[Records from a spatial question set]
## Start

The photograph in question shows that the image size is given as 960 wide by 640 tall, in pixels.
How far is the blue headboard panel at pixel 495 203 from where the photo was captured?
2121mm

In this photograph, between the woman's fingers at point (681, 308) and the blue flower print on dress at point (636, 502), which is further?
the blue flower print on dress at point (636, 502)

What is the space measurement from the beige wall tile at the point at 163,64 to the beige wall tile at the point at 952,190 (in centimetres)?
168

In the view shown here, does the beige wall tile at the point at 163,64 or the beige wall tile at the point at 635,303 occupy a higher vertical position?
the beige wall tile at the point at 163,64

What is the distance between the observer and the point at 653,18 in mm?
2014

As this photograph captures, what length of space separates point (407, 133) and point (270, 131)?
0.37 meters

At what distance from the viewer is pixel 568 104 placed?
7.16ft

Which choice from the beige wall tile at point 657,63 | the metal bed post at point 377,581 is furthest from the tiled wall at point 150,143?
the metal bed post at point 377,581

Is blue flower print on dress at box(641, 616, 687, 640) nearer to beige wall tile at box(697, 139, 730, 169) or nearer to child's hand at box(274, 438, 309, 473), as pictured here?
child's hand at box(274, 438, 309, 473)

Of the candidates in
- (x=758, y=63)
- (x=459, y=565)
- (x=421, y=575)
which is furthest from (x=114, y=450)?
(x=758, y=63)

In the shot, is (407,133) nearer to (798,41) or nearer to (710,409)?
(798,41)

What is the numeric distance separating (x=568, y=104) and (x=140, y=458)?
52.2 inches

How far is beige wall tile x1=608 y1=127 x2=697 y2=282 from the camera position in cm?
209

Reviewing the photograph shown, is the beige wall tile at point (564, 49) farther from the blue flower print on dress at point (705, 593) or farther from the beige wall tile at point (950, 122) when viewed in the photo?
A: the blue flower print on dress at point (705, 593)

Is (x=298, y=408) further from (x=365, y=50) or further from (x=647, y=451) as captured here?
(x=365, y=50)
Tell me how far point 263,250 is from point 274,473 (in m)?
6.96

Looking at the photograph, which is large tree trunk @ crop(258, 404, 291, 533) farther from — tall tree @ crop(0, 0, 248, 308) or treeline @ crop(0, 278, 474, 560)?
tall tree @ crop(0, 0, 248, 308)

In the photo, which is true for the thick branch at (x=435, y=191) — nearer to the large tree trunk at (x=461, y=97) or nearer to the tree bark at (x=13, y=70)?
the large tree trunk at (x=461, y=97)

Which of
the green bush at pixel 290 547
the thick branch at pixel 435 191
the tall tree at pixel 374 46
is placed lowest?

## End

**What is expected**
Swap "photograph" for "snapshot" everywhere in the material above. Leave every other word unchanged.

**Task solution**
The snapshot in question shows that the image size is given as 960 wide by 640 tall, in pixels.
How far is the blue headboard panel at pixel 495 203 from where the photo was captured?
2121mm

In this snapshot, between the woman's fingers at point (681, 308) and the blue flower print on dress at point (636, 502), which is further?
the blue flower print on dress at point (636, 502)

What is the space measurement from the beige wall tile at the point at 163,64 to the beige wall tile at the point at 952,190 (in centimetres)?
168

In the view shown here, does the beige wall tile at the point at 163,64 or the beige wall tile at the point at 635,303 occupy a higher vertical position?
the beige wall tile at the point at 163,64

What is the distance between the observer and the point at 653,18 in mm?
2014

As this snapshot captures, what length of space separates point (407, 133) and point (270, 131)?
0.37 meters

At what distance from the viewer is pixel 568 104 placed?
7.16ft

Which choice from the beige wall tile at point 657,63 | the metal bed post at point 377,581 is furthest from the tiled wall at point 150,143?
the metal bed post at point 377,581

Is blue flower print on dress at box(641, 616, 687, 640) nearer to beige wall tile at box(697, 139, 730, 169) or nearer to child's hand at box(274, 438, 309, 473), as pictured here?
child's hand at box(274, 438, 309, 473)

Of the candidates in
- (x=758, y=63)
- (x=459, y=565)
- (x=421, y=575)
which is furthest from (x=114, y=450)?
(x=758, y=63)

In the shot, is (407,133) nearer to (798,41) or nearer to (710,409)?
(798,41)

What is the numeric distance separating (x=568, y=104) and (x=140, y=458)?
52.2 inches

How far is beige wall tile x1=608 y1=127 x2=697 y2=282 from the camera position in cm?
209

Reviewing the snapshot shown, is the beige wall tile at point (564, 49) farther from the blue flower print on dress at point (705, 593) or farther from the beige wall tile at point (950, 122) when viewed in the photo?
A: the blue flower print on dress at point (705, 593)

Is (x=298, y=408) further from (x=365, y=50) or further from (x=647, y=451) as captured here?
(x=365, y=50)
Tell me how far point 263,250 is from point 274,473 (in m)?
6.96

Looking at the snapshot, which is large tree trunk @ crop(258, 404, 291, 533) farther from — tall tree @ crop(0, 0, 248, 308) or treeline @ crop(0, 278, 474, 560)?
tall tree @ crop(0, 0, 248, 308)

In the photo, which is true for the thick branch at (x=435, y=191) — nearer to the large tree trunk at (x=461, y=97) or nearer to the tree bark at (x=13, y=70)?
the large tree trunk at (x=461, y=97)

Which of
the green bush at pixel 290 547
the thick branch at pixel 435 191
the tall tree at pixel 374 46
is placed lowest?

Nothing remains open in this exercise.